BigQuery Window Functions

BigQuery Window Functions Guide: 3 Key Types + Full Examples

BigQuery is a great data warehouse that lets you quickly and easily search through billions of rows of data in just a few seconds. Both enterprises and startups find it practical and manageable because you can use standard SQL language to query data in BigQuery. 

The fully managed data warehouse even comes with a free version and a sandbox version where you can test queries for free. The sandbox version doesn’t even require a credit card to be used. There’s a learning curve that comes with its long list of functions, clauses, and other syntax components, but you don’t need to know everything before you start working with BigQuery.

As experts in BigQuery who build and run data warehouses to make business operations easier, we’ll explain in this comprehensive article how you can use some of the most important window functions in BigQuery. Let’s get started. 

What are Google BigQuery Window Functions?  

The BigQuery window functions are used to calculate results for a certain group of rows found in tables. The term “window” in the name of these functions might seem a bit odd, but what it actually stands for is a “window of data.” There’s another type of functions known as aggregate functions, which in a way resemble window functions because they’re both concerned with computing data from groups of rows.

The window functions return a certain value for each row, while the aggregate functions return a certain value for all rows (more on this below). Using the window functions, it’s easy to get rid of duplicates or keep track of the totals in a set of rows or a subset of rows. 

You’ll probably come across window functions as analytics functions as well. Both terms mean the same. Learning how to use them can help unlock the full power of your data. But first, let’s define these types of functions and what they actually do. 

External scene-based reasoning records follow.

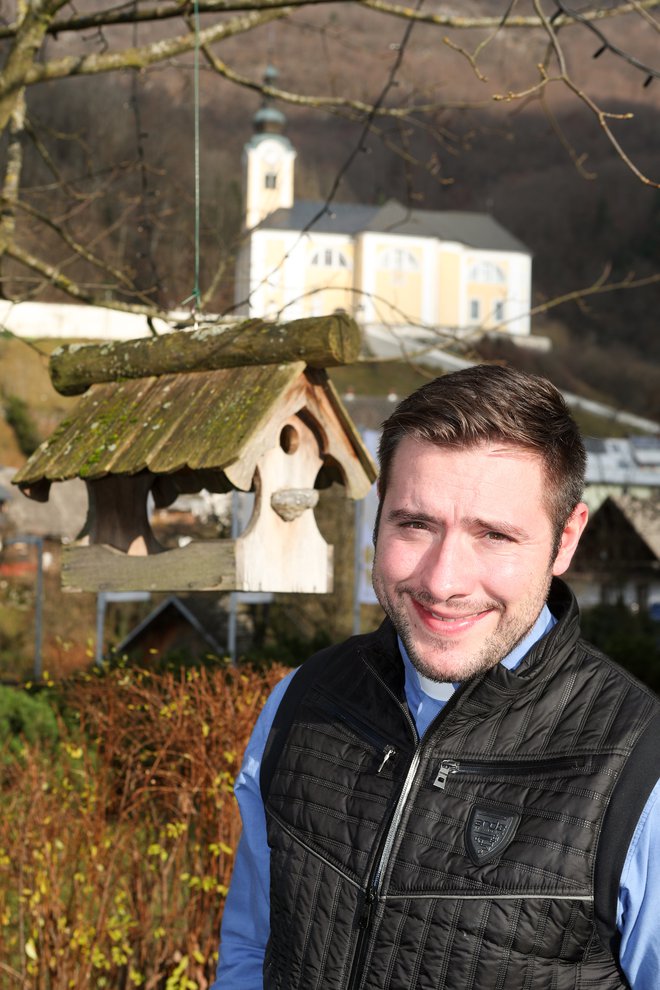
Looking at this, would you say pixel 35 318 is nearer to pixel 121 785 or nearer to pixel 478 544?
pixel 121 785

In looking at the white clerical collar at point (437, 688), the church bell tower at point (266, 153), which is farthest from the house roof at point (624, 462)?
the church bell tower at point (266, 153)

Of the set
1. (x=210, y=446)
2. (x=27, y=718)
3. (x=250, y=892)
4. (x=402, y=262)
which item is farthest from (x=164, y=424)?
(x=402, y=262)

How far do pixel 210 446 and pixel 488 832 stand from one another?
1.63m

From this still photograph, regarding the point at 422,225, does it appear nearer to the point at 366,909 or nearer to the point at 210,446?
the point at 210,446

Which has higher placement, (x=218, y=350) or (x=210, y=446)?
(x=218, y=350)

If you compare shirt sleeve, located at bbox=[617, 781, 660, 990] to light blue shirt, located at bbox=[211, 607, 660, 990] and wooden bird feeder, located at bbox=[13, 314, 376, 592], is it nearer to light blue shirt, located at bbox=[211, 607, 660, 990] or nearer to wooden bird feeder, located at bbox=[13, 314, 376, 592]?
light blue shirt, located at bbox=[211, 607, 660, 990]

Why Use BigQuery Window Functions? 

With BigQuery’s window functions, it’s very easy to find useful data in your tables by filtering them. As long as this data has a common denominator or is of a similar format, you can always make calculations on it and extract useful metrics from it. The window functions can be used in many different ways that depend on the user. But some of the main general use cases are: 

  • Calculating moving averages, 
  • Calculating changes between data in rows,
  • Calculating totals and deriving cumulative values,
  • Ranking data rows based on groups or by certain criteria, etc.

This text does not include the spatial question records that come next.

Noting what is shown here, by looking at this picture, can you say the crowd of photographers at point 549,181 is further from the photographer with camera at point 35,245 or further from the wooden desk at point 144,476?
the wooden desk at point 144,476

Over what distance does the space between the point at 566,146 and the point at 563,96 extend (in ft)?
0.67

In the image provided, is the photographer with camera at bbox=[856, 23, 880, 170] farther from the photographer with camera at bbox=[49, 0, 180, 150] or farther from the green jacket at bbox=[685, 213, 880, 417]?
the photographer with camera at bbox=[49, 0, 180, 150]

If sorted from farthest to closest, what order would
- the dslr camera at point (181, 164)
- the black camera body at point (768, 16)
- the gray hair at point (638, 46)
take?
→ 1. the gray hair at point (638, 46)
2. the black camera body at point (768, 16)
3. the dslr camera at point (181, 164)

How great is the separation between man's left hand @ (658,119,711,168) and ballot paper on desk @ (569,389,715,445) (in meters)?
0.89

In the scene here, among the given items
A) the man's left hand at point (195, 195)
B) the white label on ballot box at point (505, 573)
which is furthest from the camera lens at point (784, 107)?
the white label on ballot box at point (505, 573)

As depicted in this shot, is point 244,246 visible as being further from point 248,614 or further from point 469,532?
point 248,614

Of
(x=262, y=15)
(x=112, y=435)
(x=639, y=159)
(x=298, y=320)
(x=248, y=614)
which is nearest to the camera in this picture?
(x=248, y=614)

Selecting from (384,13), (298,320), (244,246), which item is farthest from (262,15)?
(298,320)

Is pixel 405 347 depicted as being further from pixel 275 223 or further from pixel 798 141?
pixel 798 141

Being that BigQuery has a versatile syntax, there are other functions that can be used to perform similar tasks. For instance, aggregate functions are seen as closely similar to window functions, so it’s important to clarify the distinction between the two. 

BigQuery Window (Analytic) vs Aggregate Functions  

Aggregate functions are employed to calculate the sum of a group of rows and then return a single value at the end. On the other hand, window functions are used to calculate the value of one or multiple rows while displaying a new result for each row

Another major difference between the two types of functions lies in their syntax. Window functions are characterized by the clause OVER. All the other functions that seem similar to the window functions but don’t have the OVER clause are either aggregate or scalar functions

You can also preserve rows of data when using window functions, but you cannot achieve the same with aggregate functions. 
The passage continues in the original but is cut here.